Une galerie de portrait insolite. Pendant deux ans, modestement, Yann a "tiré le portrait" de ses contemporains, ses voisins, des habitués du quartier. Aujourd'hui, il présente une surprenante expo, miroir d'un quotidien à travers un regard sensible
Voir par l'œil de celui qu'on croise, mais qu'on regarde peu, celui de l'inconnu que l'on connaît. C'est un des objectifs insolites atteint par cette exposition photo organisée à Coulounieix-Chamiers, près de Périgueux. Yann, Yannick Jeanga de son vrai nom, est un photographe aussi peu conventionnel que les modèles qu'il a photographiés.
50 ans de présence
Cet habitant du quartier serait plutôt un marginal, hors de la société, qui avoue volontiers préférer vivre dehors, mais qui ne squatte pas les cages d'escalier pour ne pas déranger le voisinage. Il est dehors, Yann, mais toujours dans sa ville-banlieue, Coulounieix-Chamiers dont il sillonne les trottoirs depuis plus de 50 ans.
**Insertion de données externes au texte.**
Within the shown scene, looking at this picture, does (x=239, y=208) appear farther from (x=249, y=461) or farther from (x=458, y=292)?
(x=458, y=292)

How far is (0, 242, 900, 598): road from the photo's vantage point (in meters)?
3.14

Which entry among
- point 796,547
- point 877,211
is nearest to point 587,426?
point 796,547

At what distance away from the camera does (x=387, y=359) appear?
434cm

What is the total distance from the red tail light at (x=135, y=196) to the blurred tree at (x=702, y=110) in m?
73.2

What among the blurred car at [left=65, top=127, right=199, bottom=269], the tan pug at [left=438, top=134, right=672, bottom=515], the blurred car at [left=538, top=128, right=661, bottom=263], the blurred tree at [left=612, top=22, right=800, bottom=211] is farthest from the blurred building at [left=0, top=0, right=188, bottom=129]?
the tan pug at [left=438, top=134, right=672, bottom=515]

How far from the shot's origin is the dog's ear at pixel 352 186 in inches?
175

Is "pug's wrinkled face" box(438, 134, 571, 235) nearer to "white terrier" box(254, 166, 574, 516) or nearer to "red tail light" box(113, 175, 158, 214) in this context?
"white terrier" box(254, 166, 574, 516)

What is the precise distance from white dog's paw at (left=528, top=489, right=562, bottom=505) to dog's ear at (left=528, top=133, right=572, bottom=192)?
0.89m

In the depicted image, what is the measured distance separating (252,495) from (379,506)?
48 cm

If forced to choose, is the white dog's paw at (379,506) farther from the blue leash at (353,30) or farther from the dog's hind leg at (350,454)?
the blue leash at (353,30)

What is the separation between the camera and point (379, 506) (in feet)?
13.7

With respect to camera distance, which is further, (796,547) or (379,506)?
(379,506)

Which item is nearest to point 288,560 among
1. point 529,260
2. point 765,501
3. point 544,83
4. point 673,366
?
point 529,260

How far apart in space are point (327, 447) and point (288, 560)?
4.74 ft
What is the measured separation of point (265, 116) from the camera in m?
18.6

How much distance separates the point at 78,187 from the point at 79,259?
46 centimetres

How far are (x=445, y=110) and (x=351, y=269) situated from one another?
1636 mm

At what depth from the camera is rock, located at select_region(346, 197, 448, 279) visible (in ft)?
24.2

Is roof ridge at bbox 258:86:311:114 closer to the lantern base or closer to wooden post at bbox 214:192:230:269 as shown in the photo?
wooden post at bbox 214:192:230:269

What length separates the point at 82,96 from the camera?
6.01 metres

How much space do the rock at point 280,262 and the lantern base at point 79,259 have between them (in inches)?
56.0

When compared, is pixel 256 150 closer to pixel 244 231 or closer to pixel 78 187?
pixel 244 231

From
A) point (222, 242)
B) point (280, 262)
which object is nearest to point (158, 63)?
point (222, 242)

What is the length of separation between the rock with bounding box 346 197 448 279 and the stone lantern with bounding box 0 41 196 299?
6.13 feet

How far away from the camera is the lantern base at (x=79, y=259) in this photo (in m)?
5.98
Et depuis plus de 50 ans, il croise les locaux avec qui il a forcément, un jour ou l'autre, noué une relation fugace, un regard, un sourire, une parole. "Je connais pratiquement tous les prénoms, je connais tout le monde, ça fait 52 ans que je suis sur Chamiers, et tout le monde me connaît".
Saisir l'âme du quartier
Cet "invisible qui voit" a été repéré par le Voltigeur, un journal dédié aux communes de Coulounieix-Chamieux et Périgueux, réalisé principalement par les artistes de la résidence Vagabondage 932. Lorsqu'ils ont débarqué là en 2016, avec l'ambition de faire pénétrer l'art dans cette agglomération péri-urbaine, Yann s'est tout de suite intéressé aux initiatives et aux ateliers. Intérêt réciproque, puisque Yann est devenu peu de temps après un personnage mis en BD par la compagnie Ouïe-Dire pour le journal de quartier local Le Voltigeur.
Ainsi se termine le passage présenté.